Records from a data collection

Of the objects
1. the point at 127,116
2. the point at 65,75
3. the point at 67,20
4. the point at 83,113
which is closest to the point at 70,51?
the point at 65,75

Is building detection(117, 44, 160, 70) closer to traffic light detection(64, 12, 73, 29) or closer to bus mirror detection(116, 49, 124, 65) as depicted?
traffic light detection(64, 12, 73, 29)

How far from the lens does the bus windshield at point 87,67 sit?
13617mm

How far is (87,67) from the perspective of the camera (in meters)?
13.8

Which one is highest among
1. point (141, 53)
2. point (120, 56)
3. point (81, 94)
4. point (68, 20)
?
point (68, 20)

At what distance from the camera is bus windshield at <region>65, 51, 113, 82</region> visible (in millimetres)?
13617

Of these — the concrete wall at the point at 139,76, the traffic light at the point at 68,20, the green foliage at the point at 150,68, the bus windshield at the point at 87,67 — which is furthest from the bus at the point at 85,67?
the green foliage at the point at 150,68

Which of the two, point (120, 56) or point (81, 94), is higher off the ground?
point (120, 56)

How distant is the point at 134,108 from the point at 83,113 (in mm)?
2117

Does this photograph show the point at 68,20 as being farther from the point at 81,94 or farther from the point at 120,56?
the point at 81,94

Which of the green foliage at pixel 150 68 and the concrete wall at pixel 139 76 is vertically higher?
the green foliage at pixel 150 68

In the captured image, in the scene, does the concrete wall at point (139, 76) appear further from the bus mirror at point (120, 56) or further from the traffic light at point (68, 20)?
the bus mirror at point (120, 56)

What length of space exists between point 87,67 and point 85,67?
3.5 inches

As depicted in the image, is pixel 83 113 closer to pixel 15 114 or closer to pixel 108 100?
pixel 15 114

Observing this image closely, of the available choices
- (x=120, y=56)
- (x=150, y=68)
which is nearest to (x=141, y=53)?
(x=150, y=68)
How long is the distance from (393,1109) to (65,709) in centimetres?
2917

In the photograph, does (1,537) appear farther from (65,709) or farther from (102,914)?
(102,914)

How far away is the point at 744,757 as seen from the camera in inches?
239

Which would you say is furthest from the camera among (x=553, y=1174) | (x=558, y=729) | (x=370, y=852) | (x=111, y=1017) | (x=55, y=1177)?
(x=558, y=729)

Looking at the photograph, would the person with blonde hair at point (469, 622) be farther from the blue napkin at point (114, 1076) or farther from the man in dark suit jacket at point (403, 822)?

* Request *
Update the records starting at the line that contains "What length of" and ending at the end of the records, replacing "photograph" with "image" and leaving everything else unchanged.

* Task output *
What length of space exists between point 87,67 and point 85,67?
3.5 inches

As depicted in the image, is pixel 83 113 closer to pixel 15 114 or closer to pixel 108 100?
pixel 15 114

Observing this image closely, of the available choices
- (x=120, y=56)
- (x=150, y=68)
which is nearest to (x=141, y=53)?
(x=150, y=68)
How long is the distance from (393,1109) to (65,709) in centimetres?
2917

In the image, does (1,537) appear farther from (65,709) or farther from (102,914)?
(102,914)

How far away is the point at 744,757 as seen from the camera in inches?
239

Which would you say is furthest from the camera among (x=553, y=1174) | (x=558, y=729) | (x=370, y=852) | (x=111, y=1017) | (x=55, y=1177)?
(x=558, y=729)

Looking at the image, would the person with blonde hair at point (469, 622) be farther from the blue napkin at point (114, 1076) or farther from the man in dark suit jacket at point (403, 822)?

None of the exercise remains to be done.